As a musician and performer, MJ was ahead of his time, he understood the importance of visuals and iconography better than almost all of his contemporaries. I wanted to create two contrasting series based around what I believe is his best performance, Billie Jean, and his greatest video, Smooth Criminal. Initially it started off as a small project and then quickly evolved into twenty four pieces, twelve paintings for each series. I used the idea of repeating scenarios yet each time showing different key moments to depict the evolving stages of his dance moves and arranged them into triptychs (four lots of three paintings in each series). This is similar to a concept album, with each painting comparable to a different song riffing on the same initial subject matter.
Although painting celebrities these days is often classed as fan art, deemed less ‘creative’ and ‘unoriginal’ compared to a lot of other subjects, I was not deterred. This type of work is the natural progression for me considering my influences and after all it never hurt Warhol – If he could ‘get away with’ thirty two soup cans then anything goes. Being a pop culture fanatic what better place to start than with the King of Pop himself! The Billie Jean performance is simple yet complex, it has that sense of fear and passion, the darkness and light mirroring MJ’s own polarity. The frustrated energy in his vocals is matched by his face hidden in the shadows and behind the iconic fedora hat. I focused on capturing these elements on top of his signature dance moves and actions, generating that effect of emotion and movement on the canvas. A few of the paintings are verging in part on abstraction and in those pieces I just wanted to give the idea of MJ’s aura and soul…

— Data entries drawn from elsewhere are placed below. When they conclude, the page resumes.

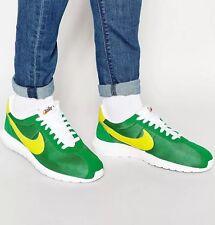 Nike Roshe LD 1000 QS Scarpe Da Ginnastica Scarpe come Rosherun Cortez-UK 7 (EUR 41) Verde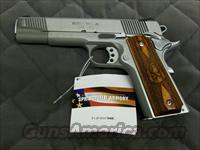 Springfield 1911 A1 Loaded 45 ACP Stainless  **NEW**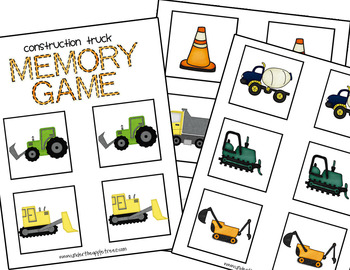 Construction Truck Matching Game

Capturing feeling and emotion was far more important to me than creating photorealistic work. Whilst painting I decided not to focus too much on ‘technique’ because in the past my perfectionism has been a source of frustration. As shown by one of the biggest artists in the world working predominantly with stencils, there are more important aspects to art apart from technique and style! However, even though I pushed myself hard at times, I intentionally left certain parts with a rougher style. My philosophy is to create first and then figure out the rest later – even if it doesn’t follow current trends or market demand. Although I want my work to connect with people, it is also about striking a balance between making evocative art and at the same time working fluidly – the process of creation is just as important to me as the finished product.

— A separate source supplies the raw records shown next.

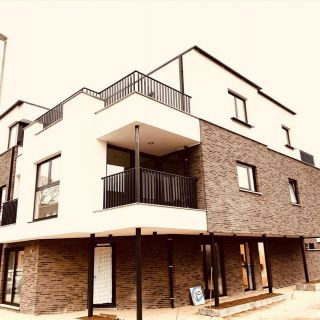 Penthouse te huur tot Sint-Katelijne-Waver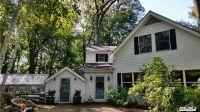 Home for sale: 59a Cove Rd., Huntington, NY 11743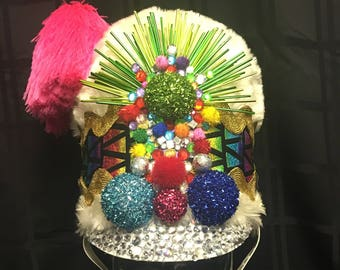 Psychedelic Rainbow Party Sargent Band Leader Festival Hat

For this project I wanted to get back to when I was a kid – having fun, drawing and scribbling all day. Even though I had primarily painted with oils before, I needed to develop a more efficient way of working due to the large workload, so I chose to use acrylics to take advantage of their quick drying times. Working with a rapid technique was a skill I developed when I was younger which allowed me to improve at a faster rate and although it took me a while to adjust to working with acrylics once again, I was soon up and running. I quickly discovered that acrylics were also far more effective way of transferring my vision to canvas and as I worked on the paintings I made sure to apply the same tricks and techniques to all twenty four pieces of work simultaneously – something that would have taken a lot longer working with oils. While painting each day I’d turn up MJ’s greatest hits to get myself in the zone and further reignite the artistic energy I had as a child.
In my mind I was transported back to that golden era – those days in the 80’s when MJ revolutionised music. Although at times I felt like I had bitten off more than I could chew, I would remind myself of the epic work rate that Michael possessed and I would be re-inspired. He was the hardest working man in music back in his peak years – that is the key lesson I have learnt from studying him. Natural ability is only a small part of the equation and will only take you so far… you need to consistently keep working hard, refining and expanding your skills. I can’t wait to finally exhibit all twenty four paintings at my first solo exhibition later on this year, hopefully the work will allow the viewer to relive MJ’s limitless energy and showmanship. Michael’s legacy and influence lives on, his spirit is still burning bright. As they say, legends never die – long live the king!